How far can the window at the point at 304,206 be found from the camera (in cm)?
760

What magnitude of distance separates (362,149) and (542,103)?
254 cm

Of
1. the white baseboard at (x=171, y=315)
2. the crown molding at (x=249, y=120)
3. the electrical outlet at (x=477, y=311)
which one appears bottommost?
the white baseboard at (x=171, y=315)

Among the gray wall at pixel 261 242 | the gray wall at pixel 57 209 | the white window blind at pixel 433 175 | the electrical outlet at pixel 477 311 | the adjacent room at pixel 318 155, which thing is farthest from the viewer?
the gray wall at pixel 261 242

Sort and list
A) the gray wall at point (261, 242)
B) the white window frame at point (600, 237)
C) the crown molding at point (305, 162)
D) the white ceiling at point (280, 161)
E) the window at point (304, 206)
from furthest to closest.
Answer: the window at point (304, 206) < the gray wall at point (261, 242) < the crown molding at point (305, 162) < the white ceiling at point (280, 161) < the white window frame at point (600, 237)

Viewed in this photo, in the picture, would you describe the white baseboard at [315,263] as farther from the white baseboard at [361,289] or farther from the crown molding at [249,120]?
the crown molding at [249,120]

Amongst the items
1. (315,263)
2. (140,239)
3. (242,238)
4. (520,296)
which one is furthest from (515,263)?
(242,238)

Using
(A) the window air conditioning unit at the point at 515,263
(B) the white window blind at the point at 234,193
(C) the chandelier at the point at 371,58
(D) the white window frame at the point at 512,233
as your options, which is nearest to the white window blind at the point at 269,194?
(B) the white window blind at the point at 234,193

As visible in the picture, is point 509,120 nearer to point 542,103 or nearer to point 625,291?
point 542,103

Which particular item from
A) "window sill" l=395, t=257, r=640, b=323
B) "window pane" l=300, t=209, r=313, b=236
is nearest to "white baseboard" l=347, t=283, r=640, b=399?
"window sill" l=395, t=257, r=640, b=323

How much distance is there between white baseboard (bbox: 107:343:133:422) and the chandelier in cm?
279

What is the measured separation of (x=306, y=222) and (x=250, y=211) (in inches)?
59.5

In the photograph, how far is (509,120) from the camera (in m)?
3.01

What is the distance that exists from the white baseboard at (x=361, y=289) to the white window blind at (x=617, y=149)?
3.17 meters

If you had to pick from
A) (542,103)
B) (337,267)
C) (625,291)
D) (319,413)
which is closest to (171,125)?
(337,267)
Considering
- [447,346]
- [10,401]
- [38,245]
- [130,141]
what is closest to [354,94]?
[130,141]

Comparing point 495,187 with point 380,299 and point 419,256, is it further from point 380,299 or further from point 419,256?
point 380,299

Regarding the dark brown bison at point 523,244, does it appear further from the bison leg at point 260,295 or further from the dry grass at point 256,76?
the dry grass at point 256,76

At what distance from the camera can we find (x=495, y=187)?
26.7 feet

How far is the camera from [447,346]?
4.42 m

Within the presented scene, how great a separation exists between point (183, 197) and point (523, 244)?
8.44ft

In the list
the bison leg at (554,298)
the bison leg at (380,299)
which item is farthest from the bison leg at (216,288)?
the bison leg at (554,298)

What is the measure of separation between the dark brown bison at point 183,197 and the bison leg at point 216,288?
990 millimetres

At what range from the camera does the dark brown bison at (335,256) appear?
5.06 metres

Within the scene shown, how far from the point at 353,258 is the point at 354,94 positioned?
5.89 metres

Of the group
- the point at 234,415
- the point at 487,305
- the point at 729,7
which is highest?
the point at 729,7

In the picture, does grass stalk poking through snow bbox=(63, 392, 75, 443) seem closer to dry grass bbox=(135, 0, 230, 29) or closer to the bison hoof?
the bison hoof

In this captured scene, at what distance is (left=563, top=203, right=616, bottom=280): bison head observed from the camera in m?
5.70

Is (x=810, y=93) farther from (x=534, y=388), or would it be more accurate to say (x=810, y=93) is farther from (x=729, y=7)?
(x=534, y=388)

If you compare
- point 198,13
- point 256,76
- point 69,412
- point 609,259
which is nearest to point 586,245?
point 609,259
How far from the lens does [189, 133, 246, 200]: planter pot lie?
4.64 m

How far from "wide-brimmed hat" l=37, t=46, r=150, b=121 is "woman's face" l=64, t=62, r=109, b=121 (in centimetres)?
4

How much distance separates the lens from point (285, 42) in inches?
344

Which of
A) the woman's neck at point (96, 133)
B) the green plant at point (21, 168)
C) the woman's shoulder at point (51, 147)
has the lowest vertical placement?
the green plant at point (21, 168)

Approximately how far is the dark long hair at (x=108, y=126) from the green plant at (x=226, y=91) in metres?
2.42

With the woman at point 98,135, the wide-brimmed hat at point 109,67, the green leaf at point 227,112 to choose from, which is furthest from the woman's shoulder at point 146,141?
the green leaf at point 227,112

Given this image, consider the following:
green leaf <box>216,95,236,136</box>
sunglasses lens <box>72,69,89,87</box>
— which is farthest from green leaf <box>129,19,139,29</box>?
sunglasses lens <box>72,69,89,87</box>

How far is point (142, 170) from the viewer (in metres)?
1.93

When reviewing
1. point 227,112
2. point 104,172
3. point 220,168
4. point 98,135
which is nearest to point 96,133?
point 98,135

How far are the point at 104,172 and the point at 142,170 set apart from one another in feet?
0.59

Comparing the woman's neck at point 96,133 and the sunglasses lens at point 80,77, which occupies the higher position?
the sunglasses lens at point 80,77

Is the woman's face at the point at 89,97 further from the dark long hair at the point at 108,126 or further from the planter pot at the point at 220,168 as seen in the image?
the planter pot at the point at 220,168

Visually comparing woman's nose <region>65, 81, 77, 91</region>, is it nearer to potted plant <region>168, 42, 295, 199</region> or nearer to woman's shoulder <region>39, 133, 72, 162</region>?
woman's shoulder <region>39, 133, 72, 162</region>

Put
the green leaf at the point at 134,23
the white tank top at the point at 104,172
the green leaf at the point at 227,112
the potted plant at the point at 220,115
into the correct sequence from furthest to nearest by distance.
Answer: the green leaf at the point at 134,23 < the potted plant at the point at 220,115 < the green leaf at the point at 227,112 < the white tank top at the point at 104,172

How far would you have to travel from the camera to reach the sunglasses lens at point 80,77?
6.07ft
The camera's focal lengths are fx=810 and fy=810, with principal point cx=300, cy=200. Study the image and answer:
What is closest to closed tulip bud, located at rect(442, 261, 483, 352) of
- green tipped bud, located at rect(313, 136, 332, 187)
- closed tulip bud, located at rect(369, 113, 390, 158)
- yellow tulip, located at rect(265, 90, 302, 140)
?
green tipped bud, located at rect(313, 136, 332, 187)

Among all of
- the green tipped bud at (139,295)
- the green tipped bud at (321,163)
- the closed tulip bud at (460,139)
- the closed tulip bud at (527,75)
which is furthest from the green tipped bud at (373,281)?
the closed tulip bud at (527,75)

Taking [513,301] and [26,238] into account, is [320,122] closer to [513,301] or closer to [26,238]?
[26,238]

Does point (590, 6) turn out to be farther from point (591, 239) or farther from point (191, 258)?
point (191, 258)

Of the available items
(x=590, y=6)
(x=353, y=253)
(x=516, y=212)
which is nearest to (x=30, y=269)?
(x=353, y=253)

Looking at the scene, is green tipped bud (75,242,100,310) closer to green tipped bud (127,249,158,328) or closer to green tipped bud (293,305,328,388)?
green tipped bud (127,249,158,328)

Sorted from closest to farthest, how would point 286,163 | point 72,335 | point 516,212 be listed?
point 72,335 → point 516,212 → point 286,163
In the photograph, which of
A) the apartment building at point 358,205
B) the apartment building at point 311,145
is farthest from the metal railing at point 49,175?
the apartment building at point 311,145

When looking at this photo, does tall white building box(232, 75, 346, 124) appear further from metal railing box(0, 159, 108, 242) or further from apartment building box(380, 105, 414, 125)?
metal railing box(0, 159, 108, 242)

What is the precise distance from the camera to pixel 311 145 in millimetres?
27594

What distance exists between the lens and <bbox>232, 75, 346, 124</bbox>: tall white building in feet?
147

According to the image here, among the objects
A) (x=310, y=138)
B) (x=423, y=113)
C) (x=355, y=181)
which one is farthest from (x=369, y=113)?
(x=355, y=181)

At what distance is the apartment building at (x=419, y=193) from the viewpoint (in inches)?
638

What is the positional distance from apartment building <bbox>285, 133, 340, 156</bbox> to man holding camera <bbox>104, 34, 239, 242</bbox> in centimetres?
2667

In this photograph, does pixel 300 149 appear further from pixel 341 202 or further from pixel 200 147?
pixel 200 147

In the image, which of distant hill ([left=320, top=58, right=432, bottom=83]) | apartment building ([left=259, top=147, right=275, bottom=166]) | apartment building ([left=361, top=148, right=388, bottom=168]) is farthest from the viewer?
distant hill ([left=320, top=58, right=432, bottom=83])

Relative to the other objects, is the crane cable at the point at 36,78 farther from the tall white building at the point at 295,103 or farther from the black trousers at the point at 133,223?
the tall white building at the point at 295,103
____
REQUIRED WORK - Output, unchanged, the lines from the line with "Looking at the" through the final line of the material.

COMPLETE RESPONSE -
Looking at the scene, is green tipped bud (75,242,100,310) closer to green tipped bud (127,249,158,328) or closer to green tipped bud (293,305,328,388)?
green tipped bud (127,249,158,328)

Sorted from closest to farthest, how would point 286,163 | point 72,335 | point 516,212 be listed?
point 72,335 → point 516,212 → point 286,163
In the photograph, which of
A) the apartment building at point 358,205
B) the apartment building at point 311,145
is farthest from the metal railing at point 49,175?
the apartment building at point 311,145

When looking at this photo, does tall white building box(232, 75, 346, 124) appear further from metal railing box(0, 159, 108, 242) or further from apartment building box(380, 105, 414, 125)?
metal railing box(0, 159, 108, 242)

What is the precise distance from the camera to pixel 311 145 in millimetres?
27594

What distance exists between the lens and <bbox>232, 75, 346, 124</bbox>: tall white building in feet?
147

According to the image here, among the objects
A) (x=310, y=138)
B) (x=423, y=113)
C) (x=355, y=181)
which one is farthest from (x=369, y=113)?
(x=355, y=181)

At what distance is the apartment building at (x=419, y=193) from the viewpoint (in inches)?
638

What is the positional distance from apartment building <bbox>285, 133, 340, 156</bbox> to man holding camera <bbox>104, 34, 239, 242</bbox> in centimetres?
2667

In this photograph, does pixel 300 149 appear further from pixel 341 202 or further from pixel 200 147?
pixel 200 147

In the image, which of distant hill ([left=320, top=58, right=432, bottom=83]) | apartment building ([left=259, top=147, right=275, bottom=166]) | apartment building ([left=361, top=148, right=388, bottom=168]) is farthest from the viewer?
distant hill ([left=320, top=58, right=432, bottom=83])

Relative to the other objects, is the crane cable at the point at 36,78 farther from the tall white building at the point at 295,103 or farther from the black trousers at the point at 133,223?
the tall white building at the point at 295,103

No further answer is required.